**Fragmento seleccionado**.
□ □ □ □ □
Y así es como el nuevo –la nueva dictadura– se presenta inicialmente como el gobierno de las Fuerzas Armadas; y de hecho lo es: aún los miembros del Estado Mayor que no están de acuerdo con el nuevo golpe y algunos posiblemente neutrales firmarán el acta constitutiva de la Junta Militar de Gobierno, entre ellos Mario Vargas, el más afín a Acción Democrática y Wolfgang Larrazábal, quien presidirá en 1958 la Junta de Gobierno que sustituirá a Pérez Jiménez.

Los hechos demostrarán que al presentarse así, el nuevo gobierno está en buena parte usurpándose la representación de un todo cuando éste en buena parte lo repele. En todo caso, durante los 10 años que dure el gobierno militar, no cesarán las conspiraciones siempre debeladas, como la de octubre de 1951 y la más peligrosa de todas, la del 1º de enero de 1958. Unos 200 oficiales de diverso rango serán dados de baja, irán a las cárceles o al destierro, sin contar con el siempre dorado exilio de una lejana representación diplomática.

En todo caso, la sociedad civil luce aplastada en sus manifestaciones más visibles: los partidos políticos son ilegalizados de facto o de jure, los sindicatos verdaderos (no sus caricaturas oficialistas) están en la misma situación. Y por su parte, el empresariado estará sometido por la fuerza o, más generalmente, por las dádivas de los jugosos contratos con el Estado; la Iglesia misma, si no sometida enteramente, por lo menos practicando durante un tiempo un prudentísimo wait and see.

Lo más importante de todo, la masa popular, esa que aplaude o pita a los gobernantes, fue cuidadosamente apartada; y cuando se le da apenas una rendija por donde colarse, se manifiesta en contra del gobierno, como lo hará en las elecciones de 1952.
□ □ □ □ □
**Desafío 1**.
Según el fragmento seleccionado, ¿cuántos oficiales serán dados de baja, irán a las cárceles o al destierro durante el gobierno militar?
**Desafío 2**.
Reescribe el fragmento seleccionado entre "Y así es como" y "a Pérez Jiménez.", ambos incluidos, cambiando "firmarán" por "suscribirán".

[Entradas de preguntas espaciales]
□ □ □ □ □
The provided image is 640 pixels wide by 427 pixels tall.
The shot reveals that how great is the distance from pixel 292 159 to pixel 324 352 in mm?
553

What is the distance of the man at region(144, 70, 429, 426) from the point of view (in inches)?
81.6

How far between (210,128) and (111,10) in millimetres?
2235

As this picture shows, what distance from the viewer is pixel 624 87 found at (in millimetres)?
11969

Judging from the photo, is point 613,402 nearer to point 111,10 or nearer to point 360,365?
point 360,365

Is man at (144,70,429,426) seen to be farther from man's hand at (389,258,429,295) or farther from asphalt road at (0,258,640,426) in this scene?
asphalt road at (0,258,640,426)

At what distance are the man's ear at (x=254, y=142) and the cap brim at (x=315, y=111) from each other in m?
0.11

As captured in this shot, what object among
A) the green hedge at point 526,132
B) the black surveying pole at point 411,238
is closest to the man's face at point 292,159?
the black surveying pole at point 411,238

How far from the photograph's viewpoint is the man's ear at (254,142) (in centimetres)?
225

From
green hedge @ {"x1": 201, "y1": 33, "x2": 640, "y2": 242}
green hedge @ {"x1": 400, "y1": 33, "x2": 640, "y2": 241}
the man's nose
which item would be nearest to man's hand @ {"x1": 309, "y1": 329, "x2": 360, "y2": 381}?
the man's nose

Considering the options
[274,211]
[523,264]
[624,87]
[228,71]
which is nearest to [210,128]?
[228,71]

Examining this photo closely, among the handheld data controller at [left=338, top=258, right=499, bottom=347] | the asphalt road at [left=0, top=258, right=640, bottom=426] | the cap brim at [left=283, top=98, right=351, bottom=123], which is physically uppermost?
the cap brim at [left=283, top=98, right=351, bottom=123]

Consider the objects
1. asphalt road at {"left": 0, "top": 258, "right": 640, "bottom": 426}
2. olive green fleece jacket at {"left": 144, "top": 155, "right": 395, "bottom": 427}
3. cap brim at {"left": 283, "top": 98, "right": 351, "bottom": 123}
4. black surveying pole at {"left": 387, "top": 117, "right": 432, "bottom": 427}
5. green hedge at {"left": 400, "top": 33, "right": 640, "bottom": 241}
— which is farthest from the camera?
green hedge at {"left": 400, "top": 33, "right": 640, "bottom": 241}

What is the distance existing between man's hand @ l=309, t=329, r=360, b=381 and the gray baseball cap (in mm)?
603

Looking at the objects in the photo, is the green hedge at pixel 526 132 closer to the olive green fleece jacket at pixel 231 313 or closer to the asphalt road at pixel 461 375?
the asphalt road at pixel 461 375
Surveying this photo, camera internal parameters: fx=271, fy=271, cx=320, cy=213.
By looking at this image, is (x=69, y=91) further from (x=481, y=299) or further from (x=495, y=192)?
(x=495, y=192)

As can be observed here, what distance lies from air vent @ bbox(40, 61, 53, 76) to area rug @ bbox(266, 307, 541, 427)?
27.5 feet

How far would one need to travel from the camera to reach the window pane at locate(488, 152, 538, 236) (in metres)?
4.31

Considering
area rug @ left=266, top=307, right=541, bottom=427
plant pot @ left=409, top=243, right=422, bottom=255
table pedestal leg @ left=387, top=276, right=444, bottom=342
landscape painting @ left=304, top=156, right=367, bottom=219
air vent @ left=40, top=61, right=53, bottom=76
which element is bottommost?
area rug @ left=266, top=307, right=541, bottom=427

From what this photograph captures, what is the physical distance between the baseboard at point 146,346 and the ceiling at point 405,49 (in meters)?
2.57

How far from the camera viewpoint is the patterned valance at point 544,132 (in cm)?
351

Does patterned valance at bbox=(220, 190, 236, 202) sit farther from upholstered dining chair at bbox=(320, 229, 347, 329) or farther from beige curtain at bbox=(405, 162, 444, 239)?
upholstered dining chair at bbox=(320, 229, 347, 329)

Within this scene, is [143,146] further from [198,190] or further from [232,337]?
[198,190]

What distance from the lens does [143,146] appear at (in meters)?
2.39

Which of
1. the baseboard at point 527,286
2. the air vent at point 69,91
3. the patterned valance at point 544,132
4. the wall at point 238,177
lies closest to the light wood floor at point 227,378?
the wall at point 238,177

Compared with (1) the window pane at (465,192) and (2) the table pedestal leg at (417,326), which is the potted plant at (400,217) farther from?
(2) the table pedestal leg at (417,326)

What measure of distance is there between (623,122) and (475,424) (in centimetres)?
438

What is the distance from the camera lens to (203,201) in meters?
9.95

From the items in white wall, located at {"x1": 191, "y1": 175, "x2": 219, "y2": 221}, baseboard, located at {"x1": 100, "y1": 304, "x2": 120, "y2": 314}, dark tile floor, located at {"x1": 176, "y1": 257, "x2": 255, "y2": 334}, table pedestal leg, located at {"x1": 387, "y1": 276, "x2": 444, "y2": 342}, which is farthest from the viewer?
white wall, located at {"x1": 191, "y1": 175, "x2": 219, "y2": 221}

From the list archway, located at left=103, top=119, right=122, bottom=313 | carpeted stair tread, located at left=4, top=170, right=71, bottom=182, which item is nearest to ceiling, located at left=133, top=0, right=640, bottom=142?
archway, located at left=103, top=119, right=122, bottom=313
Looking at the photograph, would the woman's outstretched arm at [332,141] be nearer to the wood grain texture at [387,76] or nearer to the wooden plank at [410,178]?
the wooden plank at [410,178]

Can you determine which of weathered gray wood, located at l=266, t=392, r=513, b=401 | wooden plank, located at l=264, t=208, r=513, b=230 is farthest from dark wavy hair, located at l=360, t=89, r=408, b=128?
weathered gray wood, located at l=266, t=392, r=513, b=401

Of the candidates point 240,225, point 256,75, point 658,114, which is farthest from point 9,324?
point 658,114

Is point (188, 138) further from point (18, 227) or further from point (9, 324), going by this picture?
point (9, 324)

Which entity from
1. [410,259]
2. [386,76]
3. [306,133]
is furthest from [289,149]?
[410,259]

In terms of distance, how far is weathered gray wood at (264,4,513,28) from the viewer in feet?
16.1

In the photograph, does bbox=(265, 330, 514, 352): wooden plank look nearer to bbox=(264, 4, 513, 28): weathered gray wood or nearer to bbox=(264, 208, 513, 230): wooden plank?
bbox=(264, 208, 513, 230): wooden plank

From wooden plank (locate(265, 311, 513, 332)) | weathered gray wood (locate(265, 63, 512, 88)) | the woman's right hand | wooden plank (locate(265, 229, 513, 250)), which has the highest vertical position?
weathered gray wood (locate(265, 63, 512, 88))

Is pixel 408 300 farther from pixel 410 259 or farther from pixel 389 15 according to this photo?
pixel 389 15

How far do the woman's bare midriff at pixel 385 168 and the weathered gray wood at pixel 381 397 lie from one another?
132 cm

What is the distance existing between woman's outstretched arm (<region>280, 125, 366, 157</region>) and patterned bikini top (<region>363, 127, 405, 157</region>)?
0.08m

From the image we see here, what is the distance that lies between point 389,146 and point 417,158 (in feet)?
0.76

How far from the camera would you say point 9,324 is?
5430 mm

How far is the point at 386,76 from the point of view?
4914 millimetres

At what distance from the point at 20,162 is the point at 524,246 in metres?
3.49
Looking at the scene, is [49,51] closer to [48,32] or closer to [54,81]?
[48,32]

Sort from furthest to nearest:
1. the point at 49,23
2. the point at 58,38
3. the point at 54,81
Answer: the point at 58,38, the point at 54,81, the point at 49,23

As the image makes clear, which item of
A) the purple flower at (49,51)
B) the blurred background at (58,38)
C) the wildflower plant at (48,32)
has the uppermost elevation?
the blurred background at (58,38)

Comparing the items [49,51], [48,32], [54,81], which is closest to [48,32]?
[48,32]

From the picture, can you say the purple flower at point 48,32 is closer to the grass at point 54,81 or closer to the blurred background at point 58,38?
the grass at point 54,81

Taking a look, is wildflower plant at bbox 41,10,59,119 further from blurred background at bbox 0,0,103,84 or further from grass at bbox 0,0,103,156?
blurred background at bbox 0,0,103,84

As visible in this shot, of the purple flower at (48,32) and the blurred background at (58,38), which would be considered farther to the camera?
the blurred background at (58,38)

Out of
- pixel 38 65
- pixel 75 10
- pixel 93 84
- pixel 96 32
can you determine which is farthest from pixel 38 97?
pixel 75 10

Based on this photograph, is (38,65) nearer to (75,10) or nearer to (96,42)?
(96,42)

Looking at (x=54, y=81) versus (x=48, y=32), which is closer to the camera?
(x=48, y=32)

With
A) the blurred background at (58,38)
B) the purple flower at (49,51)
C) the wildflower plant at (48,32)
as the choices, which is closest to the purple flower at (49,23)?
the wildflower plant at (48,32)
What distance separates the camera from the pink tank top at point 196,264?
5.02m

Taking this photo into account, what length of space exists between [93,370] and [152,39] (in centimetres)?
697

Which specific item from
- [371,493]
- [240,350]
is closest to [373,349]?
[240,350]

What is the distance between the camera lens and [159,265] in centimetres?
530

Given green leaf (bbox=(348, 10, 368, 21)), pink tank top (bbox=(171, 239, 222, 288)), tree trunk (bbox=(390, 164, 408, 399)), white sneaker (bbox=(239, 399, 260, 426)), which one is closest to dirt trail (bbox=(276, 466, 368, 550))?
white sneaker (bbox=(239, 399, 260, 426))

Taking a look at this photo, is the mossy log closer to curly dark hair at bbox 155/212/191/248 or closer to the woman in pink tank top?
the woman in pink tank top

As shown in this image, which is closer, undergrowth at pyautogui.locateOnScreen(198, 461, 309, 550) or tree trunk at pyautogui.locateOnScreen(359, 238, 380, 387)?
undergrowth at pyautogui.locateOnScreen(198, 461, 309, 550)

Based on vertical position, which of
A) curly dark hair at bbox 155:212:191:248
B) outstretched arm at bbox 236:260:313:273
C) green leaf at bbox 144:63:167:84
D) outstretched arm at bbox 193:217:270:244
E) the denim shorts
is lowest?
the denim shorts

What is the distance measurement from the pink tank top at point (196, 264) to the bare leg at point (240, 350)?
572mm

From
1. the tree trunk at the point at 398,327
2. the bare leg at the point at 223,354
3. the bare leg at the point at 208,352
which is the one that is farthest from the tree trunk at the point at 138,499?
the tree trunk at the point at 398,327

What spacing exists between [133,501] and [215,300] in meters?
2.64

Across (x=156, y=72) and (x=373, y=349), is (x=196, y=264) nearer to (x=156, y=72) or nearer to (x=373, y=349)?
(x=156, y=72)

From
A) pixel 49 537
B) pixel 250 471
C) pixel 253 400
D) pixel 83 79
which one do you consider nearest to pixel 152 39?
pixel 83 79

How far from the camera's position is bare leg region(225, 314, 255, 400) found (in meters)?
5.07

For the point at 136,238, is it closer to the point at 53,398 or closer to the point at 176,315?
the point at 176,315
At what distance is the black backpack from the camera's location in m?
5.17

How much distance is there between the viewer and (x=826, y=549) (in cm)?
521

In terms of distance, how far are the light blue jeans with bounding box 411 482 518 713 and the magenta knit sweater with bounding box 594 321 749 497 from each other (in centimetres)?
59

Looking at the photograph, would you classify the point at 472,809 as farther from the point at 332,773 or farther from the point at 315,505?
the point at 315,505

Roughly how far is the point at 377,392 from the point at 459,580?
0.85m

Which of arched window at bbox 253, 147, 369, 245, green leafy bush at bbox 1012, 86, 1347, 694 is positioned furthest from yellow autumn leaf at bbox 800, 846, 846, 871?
□ □ □ □ □
**Resultado del ejercicio 1**.
Unos 200 oficiales de diverso rango.

**Resultado del ejercicio 2**.
Y así es como el nuevo –la nueva dictadura– se presenta inicialmente como el gobierno de las Fuerzas Armadas; y de hecho lo es: aún los miembros del Estado Mayor que no están de acuerdo con el nuevo golpe y algunos posiblemente neutrales suscribirán el acta constitutiva de la Junta Militar de Gobierno, entre ellos Mario Vargas, el más afín a Acción Democrática y Wolfgang Larrazábal, quien presidirá en 1958 la Junta de Gobierno que sustituirá a Pérez Jiménez.